On the end of the second day I had the watch, I returned home from work and tapped my phone to my Moto Stream. After listening to music for a few minutes, a duplicate track showed up in my playlist. I reflexively looked at my watch intending to do something and before I realized I couldn’t, I saw an icon that allowed me to skip tracks with my music. Delighted again, I skipped to the next song and from the watch.  It’s a subtle thing, but having seamless music control from a watch is pretty darn awesome.

Later, I was testing my video of a San Francisco bike ride last weekend on my TV using my ChromeCast. Somewhere along the lines, I wanted to pause and check to see if a task was completed on my computer.
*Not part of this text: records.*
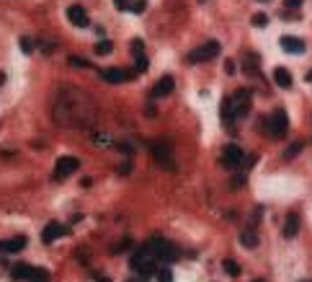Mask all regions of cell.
Wrapping results in <instances>:
<instances>
[{"label":"cell","mask_w":312,"mask_h":282,"mask_svg":"<svg viewBox=\"0 0 312 282\" xmlns=\"http://www.w3.org/2000/svg\"><path fill=\"white\" fill-rule=\"evenodd\" d=\"M54 119L57 125H88L93 119L90 101L78 91H65L54 104Z\"/></svg>","instance_id":"cell-1"},{"label":"cell","mask_w":312,"mask_h":282,"mask_svg":"<svg viewBox=\"0 0 312 282\" xmlns=\"http://www.w3.org/2000/svg\"><path fill=\"white\" fill-rule=\"evenodd\" d=\"M222 114L227 122L233 119H245L250 114V91L248 88H237V91L225 98V106H222Z\"/></svg>","instance_id":"cell-2"},{"label":"cell","mask_w":312,"mask_h":282,"mask_svg":"<svg viewBox=\"0 0 312 282\" xmlns=\"http://www.w3.org/2000/svg\"><path fill=\"white\" fill-rule=\"evenodd\" d=\"M145 246L150 249V254L157 259V264H170V262H176V259L181 256V251L170 241H165V238H153V241L145 243Z\"/></svg>","instance_id":"cell-3"},{"label":"cell","mask_w":312,"mask_h":282,"mask_svg":"<svg viewBox=\"0 0 312 282\" xmlns=\"http://www.w3.org/2000/svg\"><path fill=\"white\" fill-rule=\"evenodd\" d=\"M157 267H160L157 259L150 254L147 246H140V249H137V254L132 256V269H134L137 275H142V277H150Z\"/></svg>","instance_id":"cell-4"},{"label":"cell","mask_w":312,"mask_h":282,"mask_svg":"<svg viewBox=\"0 0 312 282\" xmlns=\"http://www.w3.org/2000/svg\"><path fill=\"white\" fill-rule=\"evenodd\" d=\"M219 54V42H206L201 44V47H196L194 52H189V62L196 65V62H206V60H212Z\"/></svg>","instance_id":"cell-5"},{"label":"cell","mask_w":312,"mask_h":282,"mask_svg":"<svg viewBox=\"0 0 312 282\" xmlns=\"http://www.w3.org/2000/svg\"><path fill=\"white\" fill-rule=\"evenodd\" d=\"M242 161H245V153H242L237 145H227V150L222 153V166L227 171H237L242 168Z\"/></svg>","instance_id":"cell-6"},{"label":"cell","mask_w":312,"mask_h":282,"mask_svg":"<svg viewBox=\"0 0 312 282\" xmlns=\"http://www.w3.org/2000/svg\"><path fill=\"white\" fill-rule=\"evenodd\" d=\"M286 127H289V117L284 109H276L273 117L269 119V135L271 138H284L286 135Z\"/></svg>","instance_id":"cell-7"},{"label":"cell","mask_w":312,"mask_h":282,"mask_svg":"<svg viewBox=\"0 0 312 282\" xmlns=\"http://www.w3.org/2000/svg\"><path fill=\"white\" fill-rule=\"evenodd\" d=\"M80 168V161L73 155H62V158H57V168H54V179H67L70 174H75Z\"/></svg>","instance_id":"cell-8"},{"label":"cell","mask_w":312,"mask_h":282,"mask_svg":"<svg viewBox=\"0 0 312 282\" xmlns=\"http://www.w3.org/2000/svg\"><path fill=\"white\" fill-rule=\"evenodd\" d=\"M153 153H155V158H157V163L163 166V168H168V171H173V158H170V148L163 142V140H157V142H153Z\"/></svg>","instance_id":"cell-9"},{"label":"cell","mask_w":312,"mask_h":282,"mask_svg":"<svg viewBox=\"0 0 312 282\" xmlns=\"http://www.w3.org/2000/svg\"><path fill=\"white\" fill-rule=\"evenodd\" d=\"M67 18H70L73 26H80V29L90 24V18H88V13H85L83 5H70V8H67Z\"/></svg>","instance_id":"cell-10"},{"label":"cell","mask_w":312,"mask_h":282,"mask_svg":"<svg viewBox=\"0 0 312 282\" xmlns=\"http://www.w3.org/2000/svg\"><path fill=\"white\" fill-rule=\"evenodd\" d=\"M26 235H16L10 241H0V254H16V251H24L26 249Z\"/></svg>","instance_id":"cell-11"},{"label":"cell","mask_w":312,"mask_h":282,"mask_svg":"<svg viewBox=\"0 0 312 282\" xmlns=\"http://www.w3.org/2000/svg\"><path fill=\"white\" fill-rule=\"evenodd\" d=\"M101 78L106 83H124V81H129L132 78V73L121 70V67H111V70H101Z\"/></svg>","instance_id":"cell-12"},{"label":"cell","mask_w":312,"mask_h":282,"mask_svg":"<svg viewBox=\"0 0 312 282\" xmlns=\"http://www.w3.org/2000/svg\"><path fill=\"white\" fill-rule=\"evenodd\" d=\"M70 231L65 228V225H60V223H49L47 228H44V233H41V241L44 243H52V241H57L60 235H67Z\"/></svg>","instance_id":"cell-13"},{"label":"cell","mask_w":312,"mask_h":282,"mask_svg":"<svg viewBox=\"0 0 312 282\" xmlns=\"http://www.w3.org/2000/svg\"><path fill=\"white\" fill-rule=\"evenodd\" d=\"M281 49L289 52V54H302L307 47L299 37H281Z\"/></svg>","instance_id":"cell-14"},{"label":"cell","mask_w":312,"mask_h":282,"mask_svg":"<svg viewBox=\"0 0 312 282\" xmlns=\"http://www.w3.org/2000/svg\"><path fill=\"white\" fill-rule=\"evenodd\" d=\"M297 233H299V215L297 212H289L284 220V238H294Z\"/></svg>","instance_id":"cell-15"},{"label":"cell","mask_w":312,"mask_h":282,"mask_svg":"<svg viewBox=\"0 0 312 282\" xmlns=\"http://www.w3.org/2000/svg\"><path fill=\"white\" fill-rule=\"evenodd\" d=\"M173 86H176V83H173V78H170V75L160 78V81H157V86L153 88V96H155V98H163V96H168V94L173 91Z\"/></svg>","instance_id":"cell-16"},{"label":"cell","mask_w":312,"mask_h":282,"mask_svg":"<svg viewBox=\"0 0 312 282\" xmlns=\"http://www.w3.org/2000/svg\"><path fill=\"white\" fill-rule=\"evenodd\" d=\"M34 272L31 264H13V269H10V280L13 282H21V280H29Z\"/></svg>","instance_id":"cell-17"},{"label":"cell","mask_w":312,"mask_h":282,"mask_svg":"<svg viewBox=\"0 0 312 282\" xmlns=\"http://www.w3.org/2000/svg\"><path fill=\"white\" fill-rule=\"evenodd\" d=\"M273 81L279 88H292V73L286 70V67H276L273 70Z\"/></svg>","instance_id":"cell-18"},{"label":"cell","mask_w":312,"mask_h":282,"mask_svg":"<svg viewBox=\"0 0 312 282\" xmlns=\"http://www.w3.org/2000/svg\"><path fill=\"white\" fill-rule=\"evenodd\" d=\"M240 243L245 246V249H256L258 246V233H256V228H245L240 233Z\"/></svg>","instance_id":"cell-19"},{"label":"cell","mask_w":312,"mask_h":282,"mask_svg":"<svg viewBox=\"0 0 312 282\" xmlns=\"http://www.w3.org/2000/svg\"><path fill=\"white\" fill-rule=\"evenodd\" d=\"M242 70H245V75H258V57H256V54L245 57V62H242Z\"/></svg>","instance_id":"cell-20"},{"label":"cell","mask_w":312,"mask_h":282,"mask_svg":"<svg viewBox=\"0 0 312 282\" xmlns=\"http://www.w3.org/2000/svg\"><path fill=\"white\" fill-rule=\"evenodd\" d=\"M29 282H49V272H47V269H37V267H34Z\"/></svg>","instance_id":"cell-21"},{"label":"cell","mask_w":312,"mask_h":282,"mask_svg":"<svg viewBox=\"0 0 312 282\" xmlns=\"http://www.w3.org/2000/svg\"><path fill=\"white\" fill-rule=\"evenodd\" d=\"M222 267H225V272H227L230 277H237V275H240V264L233 262V259H225V264H222Z\"/></svg>","instance_id":"cell-22"},{"label":"cell","mask_w":312,"mask_h":282,"mask_svg":"<svg viewBox=\"0 0 312 282\" xmlns=\"http://www.w3.org/2000/svg\"><path fill=\"white\" fill-rule=\"evenodd\" d=\"M134 65H137V73L147 70V67H150V62H147V54H145V52H142V54H134Z\"/></svg>","instance_id":"cell-23"},{"label":"cell","mask_w":312,"mask_h":282,"mask_svg":"<svg viewBox=\"0 0 312 282\" xmlns=\"http://www.w3.org/2000/svg\"><path fill=\"white\" fill-rule=\"evenodd\" d=\"M111 49H114L111 42H98L96 44V54H111Z\"/></svg>","instance_id":"cell-24"},{"label":"cell","mask_w":312,"mask_h":282,"mask_svg":"<svg viewBox=\"0 0 312 282\" xmlns=\"http://www.w3.org/2000/svg\"><path fill=\"white\" fill-rule=\"evenodd\" d=\"M299 150H302V142H294V145H292V148H286V150H284V158H286V161H289V158H294V155H297Z\"/></svg>","instance_id":"cell-25"},{"label":"cell","mask_w":312,"mask_h":282,"mask_svg":"<svg viewBox=\"0 0 312 282\" xmlns=\"http://www.w3.org/2000/svg\"><path fill=\"white\" fill-rule=\"evenodd\" d=\"M157 282H173V272H170L168 267H165V269H160V272H157Z\"/></svg>","instance_id":"cell-26"},{"label":"cell","mask_w":312,"mask_h":282,"mask_svg":"<svg viewBox=\"0 0 312 282\" xmlns=\"http://www.w3.org/2000/svg\"><path fill=\"white\" fill-rule=\"evenodd\" d=\"M266 24H269V16H266V13H256V16H253V26H266Z\"/></svg>","instance_id":"cell-27"},{"label":"cell","mask_w":312,"mask_h":282,"mask_svg":"<svg viewBox=\"0 0 312 282\" xmlns=\"http://www.w3.org/2000/svg\"><path fill=\"white\" fill-rule=\"evenodd\" d=\"M132 10H134V13H145V8H147V0H137V3L134 5H129Z\"/></svg>","instance_id":"cell-28"},{"label":"cell","mask_w":312,"mask_h":282,"mask_svg":"<svg viewBox=\"0 0 312 282\" xmlns=\"http://www.w3.org/2000/svg\"><path fill=\"white\" fill-rule=\"evenodd\" d=\"M132 52H134V54H142V52H145L142 39H134V42H132Z\"/></svg>","instance_id":"cell-29"},{"label":"cell","mask_w":312,"mask_h":282,"mask_svg":"<svg viewBox=\"0 0 312 282\" xmlns=\"http://www.w3.org/2000/svg\"><path fill=\"white\" fill-rule=\"evenodd\" d=\"M21 49H24L26 54L34 52V42H31V39H21Z\"/></svg>","instance_id":"cell-30"},{"label":"cell","mask_w":312,"mask_h":282,"mask_svg":"<svg viewBox=\"0 0 312 282\" xmlns=\"http://www.w3.org/2000/svg\"><path fill=\"white\" fill-rule=\"evenodd\" d=\"M242 182H245V174L235 176V179H233V187H235V189H240V187H242Z\"/></svg>","instance_id":"cell-31"},{"label":"cell","mask_w":312,"mask_h":282,"mask_svg":"<svg viewBox=\"0 0 312 282\" xmlns=\"http://www.w3.org/2000/svg\"><path fill=\"white\" fill-rule=\"evenodd\" d=\"M70 62H73L75 67H90V65H88L85 60H80V57H70Z\"/></svg>","instance_id":"cell-32"},{"label":"cell","mask_w":312,"mask_h":282,"mask_svg":"<svg viewBox=\"0 0 312 282\" xmlns=\"http://www.w3.org/2000/svg\"><path fill=\"white\" fill-rule=\"evenodd\" d=\"M114 5H117L119 10H126L129 8V0H114Z\"/></svg>","instance_id":"cell-33"},{"label":"cell","mask_w":312,"mask_h":282,"mask_svg":"<svg viewBox=\"0 0 312 282\" xmlns=\"http://www.w3.org/2000/svg\"><path fill=\"white\" fill-rule=\"evenodd\" d=\"M225 73H227V75H233V73H235V62H233V60H227V62H225Z\"/></svg>","instance_id":"cell-34"},{"label":"cell","mask_w":312,"mask_h":282,"mask_svg":"<svg viewBox=\"0 0 312 282\" xmlns=\"http://www.w3.org/2000/svg\"><path fill=\"white\" fill-rule=\"evenodd\" d=\"M305 0H286V8H299Z\"/></svg>","instance_id":"cell-35"},{"label":"cell","mask_w":312,"mask_h":282,"mask_svg":"<svg viewBox=\"0 0 312 282\" xmlns=\"http://www.w3.org/2000/svg\"><path fill=\"white\" fill-rule=\"evenodd\" d=\"M96 282H111L109 277H103V275H96Z\"/></svg>","instance_id":"cell-36"},{"label":"cell","mask_w":312,"mask_h":282,"mask_svg":"<svg viewBox=\"0 0 312 282\" xmlns=\"http://www.w3.org/2000/svg\"><path fill=\"white\" fill-rule=\"evenodd\" d=\"M129 282H147V277H142V275H140L137 280H129Z\"/></svg>","instance_id":"cell-37"},{"label":"cell","mask_w":312,"mask_h":282,"mask_svg":"<svg viewBox=\"0 0 312 282\" xmlns=\"http://www.w3.org/2000/svg\"><path fill=\"white\" fill-rule=\"evenodd\" d=\"M307 83H312V70L307 73Z\"/></svg>","instance_id":"cell-38"},{"label":"cell","mask_w":312,"mask_h":282,"mask_svg":"<svg viewBox=\"0 0 312 282\" xmlns=\"http://www.w3.org/2000/svg\"><path fill=\"white\" fill-rule=\"evenodd\" d=\"M3 81H5V75H3V73H0V86H3Z\"/></svg>","instance_id":"cell-39"},{"label":"cell","mask_w":312,"mask_h":282,"mask_svg":"<svg viewBox=\"0 0 312 282\" xmlns=\"http://www.w3.org/2000/svg\"><path fill=\"white\" fill-rule=\"evenodd\" d=\"M256 282H266V280H256Z\"/></svg>","instance_id":"cell-40"},{"label":"cell","mask_w":312,"mask_h":282,"mask_svg":"<svg viewBox=\"0 0 312 282\" xmlns=\"http://www.w3.org/2000/svg\"><path fill=\"white\" fill-rule=\"evenodd\" d=\"M305 282H307V280H305Z\"/></svg>","instance_id":"cell-41"}]
</instances>
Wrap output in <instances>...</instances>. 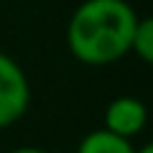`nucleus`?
I'll use <instances>...</instances> for the list:
<instances>
[{
  "mask_svg": "<svg viewBox=\"0 0 153 153\" xmlns=\"http://www.w3.org/2000/svg\"><path fill=\"white\" fill-rule=\"evenodd\" d=\"M130 54L135 59H140L143 64H153V21L151 18L140 16L130 41Z\"/></svg>",
  "mask_w": 153,
  "mask_h": 153,
  "instance_id": "39448f33",
  "label": "nucleus"
},
{
  "mask_svg": "<svg viewBox=\"0 0 153 153\" xmlns=\"http://www.w3.org/2000/svg\"><path fill=\"white\" fill-rule=\"evenodd\" d=\"M148 125V107L143 100L133 94H120L107 102L102 117V128H107L115 135H123L128 140L138 138Z\"/></svg>",
  "mask_w": 153,
  "mask_h": 153,
  "instance_id": "7ed1b4c3",
  "label": "nucleus"
},
{
  "mask_svg": "<svg viewBox=\"0 0 153 153\" xmlns=\"http://www.w3.org/2000/svg\"><path fill=\"white\" fill-rule=\"evenodd\" d=\"M135 153H153V146H148V143H146V146H140Z\"/></svg>",
  "mask_w": 153,
  "mask_h": 153,
  "instance_id": "0eeeda50",
  "label": "nucleus"
},
{
  "mask_svg": "<svg viewBox=\"0 0 153 153\" xmlns=\"http://www.w3.org/2000/svg\"><path fill=\"white\" fill-rule=\"evenodd\" d=\"M140 13L128 0H84L66 23V46L87 66H110L130 54Z\"/></svg>",
  "mask_w": 153,
  "mask_h": 153,
  "instance_id": "f257e3e1",
  "label": "nucleus"
},
{
  "mask_svg": "<svg viewBox=\"0 0 153 153\" xmlns=\"http://www.w3.org/2000/svg\"><path fill=\"white\" fill-rule=\"evenodd\" d=\"M31 107V82L10 54L0 51V130L21 120Z\"/></svg>",
  "mask_w": 153,
  "mask_h": 153,
  "instance_id": "f03ea898",
  "label": "nucleus"
},
{
  "mask_svg": "<svg viewBox=\"0 0 153 153\" xmlns=\"http://www.w3.org/2000/svg\"><path fill=\"white\" fill-rule=\"evenodd\" d=\"M135 151H138V146L133 140L115 135L107 128L89 130L76 146V153H135Z\"/></svg>",
  "mask_w": 153,
  "mask_h": 153,
  "instance_id": "20e7f679",
  "label": "nucleus"
},
{
  "mask_svg": "<svg viewBox=\"0 0 153 153\" xmlns=\"http://www.w3.org/2000/svg\"><path fill=\"white\" fill-rule=\"evenodd\" d=\"M10 153H49L44 148H36V146H21V148H13Z\"/></svg>",
  "mask_w": 153,
  "mask_h": 153,
  "instance_id": "423d86ee",
  "label": "nucleus"
}]
</instances>
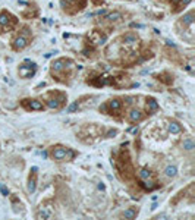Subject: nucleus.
<instances>
[{"label":"nucleus","mask_w":195,"mask_h":220,"mask_svg":"<svg viewBox=\"0 0 195 220\" xmlns=\"http://www.w3.org/2000/svg\"><path fill=\"white\" fill-rule=\"evenodd\" d=\"M16 25V18L12 16L9 12L3 11L0 13V32H6Z\"/></svg>","instance_id":"obj_1"},{"label":"nucleus","mask_w":195,"mask_h":220,"mask_svg":"<svg viewBox=\"0 0 195 220\" xmlns=\"http://www.w3.org/2000/svg\"><path fill=\"white\" fill-rule=\"evenodd\" d=\"M29 29L28 28H24L22 32L18 35L16 38L13 40V43H12V47H13V50H22V49H25L28 45V43H29Z\"/></svg>","instance_id":"obj_2"},{"label":"nucleus","mask_w":195,"mask_h":220,"mask_svg":"<svg viewBox=\"0 0 195 220\" xmlns=\"http://www.w3.org/2000/svg\"><path fill=\"white\" fill-rule=\"evenodd\" d=\"M51 156L54 160H72L75 157V153L69 148H63V147H54L53 151H51Z\"/></svg>","instance_id":"obj_3"},{"label":"nucleus","mask_w":195,"mask_h":220,"mask_svg":"<svg viewBox=\"0 0 195 220\" xmlns=\"http://www.w3.org/2000/svg\"><path fill=\"white\" fill-rule=\"evenodd\" d=\"M69 62L71 60H66V59H57V60H54L53 65H51V73H53V76H57L60 72L66 71V68H73V62L69 66H66Z\"/></svg>","instance_id":"obj_4"},{"label":"nucleus","mask_w":195,"mask_h":220,"mask_svg":"<svg viewBox=\"0 0 195 220\" xmlns=\"http://www.w3.org/2000/svg\"><path fill=\"white\" fill-rule=\"evenodd\" d=\"M35 69H37V66H35V63L32 62H24L21 66H19V75L22 76V78H31L34 73H35Z\"/></svg>","instance_id":"obj_5"},{"label":"nucleus","mask_w":195,"mask_h":220,"mask_svg":"<svg viewBox=\"0 0 195 220\" xmlns=\"http://www.w3.org/2000/svg\"><path fill=\"white\" fill-rule=\"evenodd\" d=\"M60 3H62V7H63L65 11H67L69 7H75V9H73V13L76 11H81V9L85 7V0H60Z\"/></svg>","instance_id":"obj_6"},{"label":"nucleus","mask_w":195,"mask_h":220,"mask_svg":"<svg viewBox=\"0 0 195 220\" xmlns=\"http://www.w3.org/2000/svg\"><path fill=\"white\" fill-rule=\"evenodd\" d=\"M106 34H103L101 31H93L91 35H89V43L94 45H100V44H104L106 41Z\"/></svg>","instance_id":"obj_7"},{"label":"nucleus","mask_w":195,"mask_h":220,"mask_svg":"<svg viewBox=\"0 0 195 220\" xmlns=\"http://www.w3.org/2000/svg\"><path fill=\"white\" fill-rule=\"evenodd\" d=\"M63 101H65V96L63 94H57V97H51V98L47 100V106L51 109H59Z\"/></svg>","instance_id":"obj_8"},{"label":"nucleus","mask_w":195,"mask_h":220,"mask_svg":"<svg viewBox=\"0 0 195 220\" xmlns=\"http://www.w3.org/2000/svg\"><path fill=\"white\" fill-rule=\"evenodd\" d=\"M106 109H109V113L113 114L115 112H119L122 109V101L119 98H115V100H110V101L106 104Z\"/></svg>","instance_id":"obj_9"},{"label":"nucleus","mask_w":195,"mask_h":220,"mask_svg":"<svg viewBox=\"0 0 195 220\" xmlns=\"http://www.w3.org/2000/svg\"><path fill=\"white\" fill-rule=\"evenodd\" d=\"M122 41L125 45H134L138 43V35L134 32H128V34L122 35Z\"/></svg>","instance_id":"obj_10"},{"label":"nucleus","mask_w":195,"mask_h":220,"mask_svg":"<svg viewBox=\"0 0 195 220\" xmlns=\"http://www.w3.org/2000/svg\"><path fill=\"white\" fill-rule=\"evenodd\" d=\"M28 101H29L28 104L22 101V104L27 106V109H31V110H43L44 109V104L41 101H38V100H28Z\"/></svg>","instance_id":"obj_11"},{"label":"nucleus","mask_w":195,"mask_h":220,"mask_svg":"<svg viewBox=\"0 0 195 220\" xmlns=\"http://www.w3.org/2000/svg\"><path fill=\"white\" fill-rule=\"evenodd\" d=\"M35 175H37V167H32V178L29 176V181H28V191L32 194L34 191H35V182H37V179H35Z\"/></svg>","instance_id":"obj_12"},{"label":"nucleus","mask_w":195,"mask_h":220,"mask_svg":"<svg viewBox=\"0 0 195 220\" xmlns=\"http://www.w3.org/2000/svg\"><path fill=\"white\" fill-rule=\"evenodd\" d=\"M141 119H142V113L139 112V110L134 109V110L129 112V120H131V122H134L135 123V122H139Z\"/></svg>","instance_id":"obj_13"},{"label":"nucleus","mask_w":195,"mask_h":220,"mask_svg":"<svg viewBox=\"0 0 195 220\" xmlns=\"http://www.w3.org/2000/svg\"><path fill=\"white\" fill-rule=\"evenodd\" d=\"M157 109H158V104H157V101H156V100H153V98H150V100H148V103H147V112L151 114L153 112H156Z\"/></svg>","instance_id":"obj_14"},{"label":"nucleus","mask_w":195,"mask_h":220,"mask_svg":"<svg viewBox=\"0 0 195 220\" xmlns=\"http://www.w3.org/2000/svg\"><path fill=\"white\" fill-rule=\"evenodd\" d=\"M136 213H138V210L135 209V207H132V209H128V210H126V211L123 213V216H125V219H135Z\"/></svg>","instance_id":"obj_15"},{"label":"nucleus","mask_w":195,"mask_h":220,"mask_svg":"<svg viewBox=\"0 0 195 220\" xmlns=\"http://www.w3.org/2000/svg\"><path fill=\"white\" fill-rule=\"evenodd\" d=\"M182 131L180 128V125L176 123V122H172V123H169V132H172V134H179Z\"/></svg>","instance_id":"obj_16"},{"label":"nucleus","mask_w":195,"mask_h":220,"mask_svg":"<svg viewBox=\"0 0 195 220\" xmlns=\"http://www.w3.org/2000/svg\"><path fill=\"white\" fill-rule=\"evenodd\" d=\"M122 18V15L119 13V12H113V13H110V15H107V21H110V22H113V21H117V19H120Z\"/></svg>","instance_id":"obj_17"},{"label":"nucleus","mask_w":195,"mask_h":220,"mask_svg":"<svg viewBox=\"0 0 195 220\" xmlns=\"http://www.w3.org/2000/svg\"><path fill=\"white\" fill-rule=\"evenodd\" d=\"M166 175L170 176V178H172V176H175V175H176V167H175V166H167V167H166Z\"/></svg>","instance_id":"obj_18"},{"label":"nucleus","mask_w":195,"mask_h":220,"mask_svg":"<svg viewBox=\"0 0 195 220\" xmlns=\"http://www.w3.org/2000/svg\"><path fill=\"white\" fill-rule=\"evenodd\" d=\"M139 176H141L142 179H148V178L151 176V172L150 170H147V169H142L141 172H139Z\"/></svg>","instance_id":"obj_19"},{"label":"nucleus","mask_w":195,"mask_h":220,"mask_svg":"<svg viewBox=\"0 0 195 220\" xmlns=\"http://www.w3.org/2000/svg\"><path fill=\"white\" fill-rule=\"evenodd\" d=\"M0 191H2V194H3L5 197H7V195H9V191H7V188H6L3 183H0Z\"/></svg>","instance_id":"obj_20"},{"label":"nucleus","mask_w":195,"mask_h":220,"mask_svg":"<svg viewBox=\"0 0 195 220\" xmlns=\"http://www.w3.org/2000/svg\"><path fill=\"white\" fill-rule=\"evenodd\" d=\"M184 147L186 148V150H192V148H194V142H192V141H185L184 142Z\"/></svg>","instance_id":"obj_21"},{"label":"nucleus","mask_w":195,"mask_h":220,"mask_svg":"<svg viewBox=\"0 0 195 220\" xmlns=\"http://www.w3.org/2000/svg\"><path fill=\"white\" fill-rule=\"evenodd\" d=\"M38 216L40 217H44V219H49V217H50V213H49V211H46V210H43Z\"/></svg>","instance_id":"obj_22"},{"label":"nucleus","mask_w":195,"mask_h":220,"mask_svg":"<svg viewBox=\"0 0 195 220\" xmlns=\"http://www.w3.org/2000/svg\"><path fill=\"white\" fill-rule=\"evenodd\" d=\"M76 109H78V103H73L72 106H69L67 110H69V112H73V110H76Z\"/></svg>","instance_id":"obj_23"},{"label":"nucleus","mask_w":195,"mask_h":220,"mask_svg":"<svg viewBox=\"0 0 195 220\" xmlns=\"http://www.w3.org/2000/svg\"><path fill=\"white\" fill-rule=\"evenodd\" d=\"M93 2H94V5H101L103 0H93Z\"/></svg>","instance_id":"obj_24"},{"label":"nucleus","mask_w":195,"mask_h":220,"mask_svg":"<svg viewBox=\"0 0 195 220\" xmlns=\"http://www.w3.org/2000/svg\"><path fill=\"white\" fill-rule=\"evenodd\" d=\"M131 132H132V134H136V132H138V128H132V129H131Z\"/></svg>","instance_id":"obj_25"}]
</instances>
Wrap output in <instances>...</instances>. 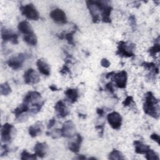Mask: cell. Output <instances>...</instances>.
Returning <instances> with one entry per match:
<instances>
[{
  "label": "cell",
  "instance_id": "1",
  "mask_svg": "<svg viewBox=\"0 0 160 160\" xmlns=\"http://www.w3.org/2000/svg\"><path fill=\"white\" fill-rule=\"evenodd\" d=\"M159 100L154 96L151 92H147L145 96V101L143 104V110L144 112L158 119L159 117Z\"/></svg>",
  "mask_w": 160,
  "mask_h": 160
},
{
  "label": "cell",
  "instance_id": "2",
  "mask_svg": "<svg viewBox=\"0 0 160 160\" xmlns=\"http://www.w3.org/2000/svg\"><path fill=\"white\" fill-rule=\"evenodd\" d=\"M23 102L31 105L30 112L32 114L38 113L44 104V101L42 99L41 94L38 91H29L24 96Z\"/></svg>",
  "mask_w": 160,
  "mask_h": 160
},
{
  "label": "cell",
  "instance_id": "3",
  "mask_svg": "<svg viewBox=\"0 0 160 160\" xmlns=\"http://www.w3.org/2000/svg\"><path fill=\"white\" fill-rule=\"evenodd\" d=\"M135 48L136 46L133 43L121 41L118 42V50L116 54L121 57L130 58L134 55Z\"/></svg>",
  "mask_w": 160,
  "mask_h": 160
},
{
  "label": "cell",
  "instance_id": "4",
  "mask_svg": "<svg viewBox=\"0 0 160 160\" xmlns=\"http://www.w3.org/2000/svg\"><path fill=\"white\" fill-rule=\"evenodd\" d=\"M19 9L22 15L29 19L37 21L39 19V14L32 4H28L21 6Z\"/></svg>",
  "mask_w": 160,
  "mask_h": 160
},
{
  "label": "cell",
  "instance_id": "5",
  "mask_svg": "<svg viewBox=\"0 0 160 160\" xmlns=\"http://www.w3.org/2000/svg\"><path fill=\"white\" fill-rule=\"evenodd\" d=\"M27 58V54L25 53H19L11 58L8 61V65L14 70H18L22 68V64Z\"/></svg>",
  "mask_w": 160,
  "mask_h": 160
},
{
  "label": "cell",
  "instance_id": "6",
  "mask_svg": "<svg viewBox=\"0 0 160 160\" xmlns=\"http://www.w3.org/2000/svg\"><path fill=\"white\" fill-rule=\"evenodd\" d=\"M101 13V19L103 22L111 23V19L110 18L111 12L112 10L111 6L106 4L105 2L96 1Z\"/></svg>",
  "mask_w": 160,
  "mask_h": 160
},
{
  "label": "cell",
  "instance_id": "7",
  "mask_svg": "<svg viewBox=\"0 0 160 160\" xmlns=\"http://www.w3.org/2000/svg\"><path fill=\"white\" fill-rule=\"evenodd\" d=\"M86 6L89 11V13L92 17V20L94 23L98 22L100 20L99 14L100 9L97 4L96 1H91L89 0L86 1Z\"/></svg>",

I checked my watch to see whether enough time had passed and delightfully, there was a new notification: I could control the ChromeCast from my wrist, no apps or configuration necessary.  This is why the watch, like the ChromeCast, is a game changer. It’s easy to use, works with minimal configuration, and is useful.

Over time, OEMs will create  watches that will be cheaper, have longer battery life, and that will be attractive enough to entice fasionistas. The Moto 360 is pretty svelte, for example:

Trust me, smart watches are here to stay and if you’re reading this there’s a good chance you will inevitably own one and will find it indispensable.